Dataset entries:
------

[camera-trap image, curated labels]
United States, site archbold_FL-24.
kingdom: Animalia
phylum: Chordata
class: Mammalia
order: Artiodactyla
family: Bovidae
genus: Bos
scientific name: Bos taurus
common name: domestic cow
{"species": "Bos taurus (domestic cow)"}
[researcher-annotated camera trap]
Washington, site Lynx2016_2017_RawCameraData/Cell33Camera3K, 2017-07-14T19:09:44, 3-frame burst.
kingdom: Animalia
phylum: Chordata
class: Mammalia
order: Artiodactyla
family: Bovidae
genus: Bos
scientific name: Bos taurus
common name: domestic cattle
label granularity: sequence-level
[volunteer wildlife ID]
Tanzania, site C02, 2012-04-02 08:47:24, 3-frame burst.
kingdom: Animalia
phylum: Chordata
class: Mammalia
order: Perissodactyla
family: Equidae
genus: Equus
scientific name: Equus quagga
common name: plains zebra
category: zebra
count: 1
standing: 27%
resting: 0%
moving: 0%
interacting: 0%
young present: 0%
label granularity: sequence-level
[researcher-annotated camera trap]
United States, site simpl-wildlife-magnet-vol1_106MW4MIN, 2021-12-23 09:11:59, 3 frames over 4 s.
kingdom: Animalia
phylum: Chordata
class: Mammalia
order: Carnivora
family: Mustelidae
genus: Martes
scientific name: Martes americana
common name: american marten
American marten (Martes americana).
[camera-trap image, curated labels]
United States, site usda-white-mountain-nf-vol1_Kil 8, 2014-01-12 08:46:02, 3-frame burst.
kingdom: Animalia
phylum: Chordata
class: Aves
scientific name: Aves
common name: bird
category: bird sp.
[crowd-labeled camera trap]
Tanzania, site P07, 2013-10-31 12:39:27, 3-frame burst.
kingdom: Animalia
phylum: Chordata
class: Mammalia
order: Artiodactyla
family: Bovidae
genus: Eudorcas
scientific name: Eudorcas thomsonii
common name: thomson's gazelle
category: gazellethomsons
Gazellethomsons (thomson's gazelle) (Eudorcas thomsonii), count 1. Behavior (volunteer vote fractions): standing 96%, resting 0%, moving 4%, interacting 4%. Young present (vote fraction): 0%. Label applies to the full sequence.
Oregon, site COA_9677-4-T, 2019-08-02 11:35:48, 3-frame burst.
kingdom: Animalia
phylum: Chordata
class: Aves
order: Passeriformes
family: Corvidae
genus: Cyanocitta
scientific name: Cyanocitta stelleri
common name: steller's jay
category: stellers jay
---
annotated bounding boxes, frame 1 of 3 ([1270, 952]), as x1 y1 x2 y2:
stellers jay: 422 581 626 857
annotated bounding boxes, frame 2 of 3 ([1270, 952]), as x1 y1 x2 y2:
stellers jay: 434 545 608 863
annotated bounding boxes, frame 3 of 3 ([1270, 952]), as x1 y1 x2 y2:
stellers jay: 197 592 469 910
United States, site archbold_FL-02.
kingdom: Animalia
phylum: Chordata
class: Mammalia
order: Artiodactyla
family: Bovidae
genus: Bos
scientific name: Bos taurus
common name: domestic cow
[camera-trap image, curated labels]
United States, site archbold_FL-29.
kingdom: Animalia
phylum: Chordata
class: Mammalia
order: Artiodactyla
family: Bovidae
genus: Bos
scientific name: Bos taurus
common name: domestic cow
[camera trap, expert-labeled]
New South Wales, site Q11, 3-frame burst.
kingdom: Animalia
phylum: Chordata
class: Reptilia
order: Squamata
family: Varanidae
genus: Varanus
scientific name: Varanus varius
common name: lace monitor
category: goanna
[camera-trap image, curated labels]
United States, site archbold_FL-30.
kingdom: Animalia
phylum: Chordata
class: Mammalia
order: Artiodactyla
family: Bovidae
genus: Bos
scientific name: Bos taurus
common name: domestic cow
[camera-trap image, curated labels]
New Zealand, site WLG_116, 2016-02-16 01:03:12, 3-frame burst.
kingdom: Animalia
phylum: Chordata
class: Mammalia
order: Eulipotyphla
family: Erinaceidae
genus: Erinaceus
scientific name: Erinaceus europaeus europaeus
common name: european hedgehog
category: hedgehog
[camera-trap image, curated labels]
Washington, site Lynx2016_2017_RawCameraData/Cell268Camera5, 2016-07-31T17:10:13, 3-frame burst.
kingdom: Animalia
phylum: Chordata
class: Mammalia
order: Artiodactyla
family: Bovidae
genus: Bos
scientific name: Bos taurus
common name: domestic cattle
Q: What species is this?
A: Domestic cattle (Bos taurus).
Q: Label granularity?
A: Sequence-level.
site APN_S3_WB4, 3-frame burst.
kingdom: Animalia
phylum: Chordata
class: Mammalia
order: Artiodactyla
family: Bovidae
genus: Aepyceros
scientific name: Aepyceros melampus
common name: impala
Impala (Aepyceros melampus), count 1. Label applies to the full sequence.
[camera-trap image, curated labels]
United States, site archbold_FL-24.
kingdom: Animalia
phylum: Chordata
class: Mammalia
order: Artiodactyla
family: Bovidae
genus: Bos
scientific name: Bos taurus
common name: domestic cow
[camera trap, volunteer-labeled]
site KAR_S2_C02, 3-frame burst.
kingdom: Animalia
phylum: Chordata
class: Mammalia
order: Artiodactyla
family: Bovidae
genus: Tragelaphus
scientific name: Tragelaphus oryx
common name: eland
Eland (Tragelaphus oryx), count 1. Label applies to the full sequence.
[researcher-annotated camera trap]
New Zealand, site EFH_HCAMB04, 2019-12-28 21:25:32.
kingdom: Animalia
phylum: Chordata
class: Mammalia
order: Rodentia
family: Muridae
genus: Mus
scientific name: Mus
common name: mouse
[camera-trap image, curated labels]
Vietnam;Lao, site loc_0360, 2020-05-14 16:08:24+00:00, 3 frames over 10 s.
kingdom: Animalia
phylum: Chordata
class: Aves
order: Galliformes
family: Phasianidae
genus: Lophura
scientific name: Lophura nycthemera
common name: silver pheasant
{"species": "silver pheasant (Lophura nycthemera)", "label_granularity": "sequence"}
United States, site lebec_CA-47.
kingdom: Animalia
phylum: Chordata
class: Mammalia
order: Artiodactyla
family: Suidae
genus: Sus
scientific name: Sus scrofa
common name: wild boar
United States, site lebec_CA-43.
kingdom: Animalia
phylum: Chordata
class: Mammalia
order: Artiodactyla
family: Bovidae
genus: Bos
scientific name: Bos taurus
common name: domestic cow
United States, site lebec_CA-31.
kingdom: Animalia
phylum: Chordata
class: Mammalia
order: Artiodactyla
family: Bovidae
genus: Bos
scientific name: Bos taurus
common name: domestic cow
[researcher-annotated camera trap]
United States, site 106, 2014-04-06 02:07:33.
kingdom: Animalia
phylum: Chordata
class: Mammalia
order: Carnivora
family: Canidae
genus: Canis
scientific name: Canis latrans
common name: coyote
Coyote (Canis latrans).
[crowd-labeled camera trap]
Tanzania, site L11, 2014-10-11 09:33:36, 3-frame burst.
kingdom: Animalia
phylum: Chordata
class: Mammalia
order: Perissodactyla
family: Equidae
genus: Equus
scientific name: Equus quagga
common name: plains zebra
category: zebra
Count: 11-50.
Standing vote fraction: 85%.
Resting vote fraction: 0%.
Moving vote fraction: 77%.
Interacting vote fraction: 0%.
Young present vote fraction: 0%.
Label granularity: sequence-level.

------

### Task item
Send back each record exactly as it stands.

### Solution to the exercise
[camera-trap image, curated labels]
United States, site archbold_FL-24.
kingdom: Animalia
phylum: Chordata
class: Mammalia
order: Artiodactyla
family: Bovidae
genus: Bos
scientific name: Bos taurus
common name: domestic cow
{"species": "Bos taurus (domestic cow)"}
[researcher-annotated camera trap]
Washington, site Lynx2016_2017_RawCameraData/Cell33Camera3K, 2017-07-14T19:09:44, 3-frame burst.
kingdom: Animalia
phylum: Chordata
class: Mammalia
order: Artiodactyla
family: Bovidae
genus: Bos
scientific name: Bos taurus
common name: domestic cattle
label granularity: sequence-level
[volunteer wildlife ID]
Tanzania, site C02, 2012-04-02 08:47:24, 3-frame burst.
kingdom: Animalia
phylum: Chordata
class: Mammalia
order: Perissodactyla
family: Equidae
genus: Equus
scientific name: Equus quagga
common name: plains zebra
category: zebra
count: 1
standing: 27%
resting: 0%
moving: 0%
interacting: 0%
young present: 0%
label granularity: sequence-level
[researcher-annotated camera trap]
United States, site simpl-wildlife-magnet-vol1_106MW4MIN, 2021-12-23 09:11:59, 3 frames over 4 s.
kingdom: Animalia
phylum: Chordata
class: Mammalia
order: Carnivora
family: Mustelidae
genus: Martes
scientific name: Martes americana
common name: american marten
American marten (Martes americana).
[camera-trap image, curated labels]
United States, site usda-white-mountain-nf-vol1_Kil 8, 2014-01-12 08:46:02, 3-frame burst.
kingdom: Animalia
phylum: Chordata
class: Aves
scientific name: Aves
common name: bird
category: bird sp.
[crowd-labeled camera trap]
Tanzania, site P07, 2013-10-31 12:39:27, 3-frame burst.
kingdom: Animalia
phylum: Chordata
class: Mammalia
order: Artiodactyla
family: Bovidae
genus: Eudorcas
scientific name: Eudorcas thomsonii
common name: thomson's gazelle
category: gazellethomsons
Gazellethomsons (thomson's gazelle) (Eudorcas thomsonii), count 1. Behavior (volunteer vote fractions): standing 96%, resting 0%, moving 4%, interacting 4%. Young present (vote fraction): 0%. Label applies to the full sequence.
Oregon, site COA_9677-4-T, 2019-08-02 11:35:48, 3-frame burst.
kingdom: Animalia
phylum: Chordata
class: Aves
order: Passeriformes
family: Corvidae
genus: Cyanocitta
scientific name: Cyanocitta stelleri
common name: steller's jay
category: stellers jay
---
annotated bounding boxes, frame 1 of 3 ([1270, 952]), as x1 y1 x2 y2:
stellers jay: 422 581 626 857
annotated bounding boxes, frame 2 of 3 ([1270, 952]), as x1 y1 x2 y2:
stellers jay: 434 545 608 863
annotated bounding boxes, frame 3 of 3 ([1270, 952]), as x1 y1 x2 y2:
stellers jay: 197 592 469 910
United States, site archbold_FL-02.
kingdom: Animalia
phylum: Chordata
class: Mammalia
order: Artiodactyla
family: Bovidae
genus: Bos
scientific name: Bos taurus
common name: domestic cow
[camera-trap image, curated labels]
United States, site archbold_FL-29.
kingdom: Animalia
phylum: Chordata
class: Mammalia
order: Artiodactyla
family: Bovidae
genus: Bos
scientific name: Bos taurus
common name: domestic cow
[camera trap, expert-labeled]
New South Wales, site Q11, 3-frame burst.
kingdom: Animalia
phylum: Chordata
class: Reptilia
order: Squamata
family: Varanidae
genus: Varanus
scientific name: Varanus varius
common name: lace monitor
category: goanna
[camera-trap image, curated labels]
United States, site archbold_FL-30.
kingdom: Animalia
phylum: Chordata
class: Mammalia
order: Artiodactyla
family: Bovidae
genus: Bos
scientific name: Bos taurus
common name: domestic cow
[camera-trap image, curated labels]
New Zealand, site WLG_116, 2016-02-16 01:03:12, 3-frame burst.
kingdom: Animalia
phylum: Chordata
class: Mammalia
order: Eulipotyphla
family: Erinaceidae
genus: Erinaceus
scientific name: Erinaceus europaeus europaeus
common name: european hedgehog
category: hedgehog
[camera-trap image, curated labels]
Washington, site Lynx2016_2017_RawCameraData/Cell268Camera5, 2016-07-31T17:10:13, 3-frame burst.
kingdom: Animalia
phylum: Chordata
class: Mammalia
order: Artiodactyla
family: Bovidae
genus: Bos
scientific name: Bos taurus
common name: domestic cattle
Q: What species is this?
A: Domestic cattle (Bos taurus).
Q: Label granularity?
A: Sequence-level.
site APN_S3_WB4, 3-frame burst.
kingdom: Animalia
phylum: Chordata
class: Mammalia
order: Artiodactyla
family: Bovidae
genus: Aepyceros
scientific name: Aepyceros melampus
common name: impala
Impala (Aepyceros melampus), count 1. Label applies to the full sequence.
[camera-trap image, curated labels]
United States, site archbold_FL-24.
kingdom: Animalia
phylum: Chordata
class: Mammalia
order: Artiodactyla
family: Bovidae
genus: Bos
scientific name: Bos taurus
common name: domestic cow
[camera trap, volunteer-labeled]
site KAR_S2_C02, 3-frame burst.
kingdom: Animalia
phylum: Chordata
class: Mammalia
order: Artiodactyla
family: Bovidae
genus: Tragelaphus
scientific name: Tragelaphus oryx
common name: eland
Eland (Tragelaphus oryx), count 1. Label applies to the full sequence.
[researcher-annotated camera trap]
New Zealand, site EFH_HCAMB04, 2019-12-28 21:25:32.
kingdom: Animalia
phylum: Chordata
class: Mammalia
order: Rodentia
family: Muridae
genus: Mus
scientific name: Mus
common name: mouse
[camera-trap image, curated labels]
Vietnam;Lao, site loc_0360, 2020-05-14 16:08:24+00:00, 3 frames over 10 s.
kingdom: Animalia
phylum: Chordata
class: Aves
order: Galliformes
family: Phasianidae
genus: Lophura
scientific name: Lophura nycthemera
common name: silver pheasant
{"species": "silver pheasant (Lophura nycthemera)", "label_granularity": "sequence"}
United States, site lebec_CA-47.
kingdom: Animalia
phylum: Chordata
class: Mammalia
order: Artiodactyla
family: Suidae
genus: Sus
scientific name: Sus scrofa
common name: wild boar
United States, site lebec_CA-43.
kingdom: Animalia
phylum: Chordata
class: Mammalia
order: Artiodactyla
family: Bovidae
genus: Bos
scientific name: Bos taurus
common name: domestic cow
United States, site lebec_CA-31.
kingdom: Animalia
phylum: Chordata
class: Mammalia
order: Artiodactyla
family: Bovidae
genus: Bos
scientific name: Bos taurus
common name: domestic cow
[researcher-annotated camera trap]
United States, site 106, 2014-04-06 02:07:33.
kingdom: Animalia
phylum: Chordata
class: Mammalia
order: Carnivora
family: Canidae
genus: Canis
scientific name: Canis latrans
common name: coyote
Coyote (Canis latrans).
[crowd-labeled camera trap]
Tanzania, site L11, 2014-10-11 09:33:36, 3-frame burst.
kingdom: Animalia
phylum: Chordata
class: Mammalia
order: Perissodactyla
family: Equidae
genus: Equus
scientific name: Equus quagga
common name: plains zebra
category: zebra
Count: 11-50.
Standing vote fraction: 85%.
Resting vote fraction: 0%.
Moving vote fraction: 77%.
Interacting vote fraction: 0%.
Young present vote fraction: 0%.
Label granularity: sequence-level.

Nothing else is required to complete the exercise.